I'm terrified of my husband's reaction if I am unemployed. I know what to expect as I was made redundant a few years ago and I was subjected to him shouting at me for hours when I got home. Saying all sorts of things, like he was only going to buy me the cheapest and most basic food. He said because he was the only one earning money, whatever he says goes and I have no say in anything anymore. I hate being shouted at, it makes me extremely anxious and wound up.

Why would you dare to suggest that OP's husband's shouting is in any way acceptable when she is terrified, anxious, and wound up? When he is shouting at her for hours?

You really have no business giving advice here if you think that kind of behaviour is acceptable.

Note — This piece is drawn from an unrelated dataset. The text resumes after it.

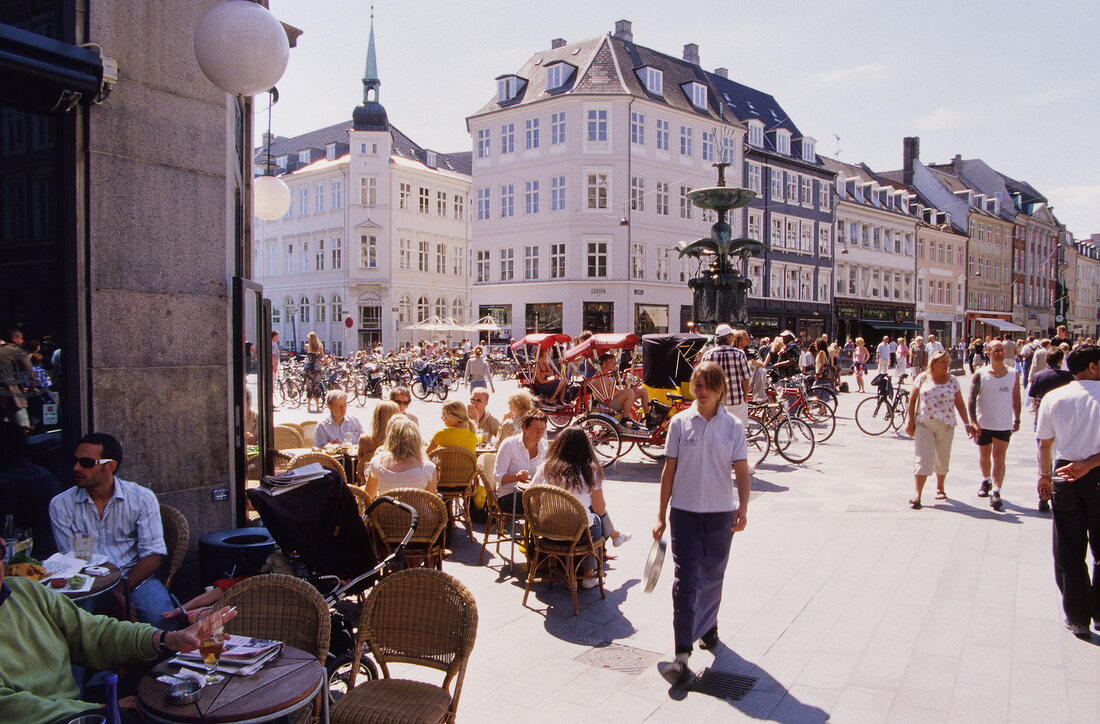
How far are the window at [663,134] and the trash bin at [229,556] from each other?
35.9m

Oliversmumsarmy · 19/03/2020 05:12

There's shouting and shouting. We're quite a shouting family when what has been said kindly a number of times has been ignored

How is that relevant unless ops dh has told her over and over not to be made redundant and she went ahead and selfishly put herself in a position where she had herself made re

fuckoffImcounting · 19/03/2020 17:40

He is a world class cunt. Divorce him and take half of everything. The shouting at you is because he enjoys it, he wants to see you cower. I would like to take his 'basic food', roll it up and ram it up his nasty bullying arse. Disgusting man.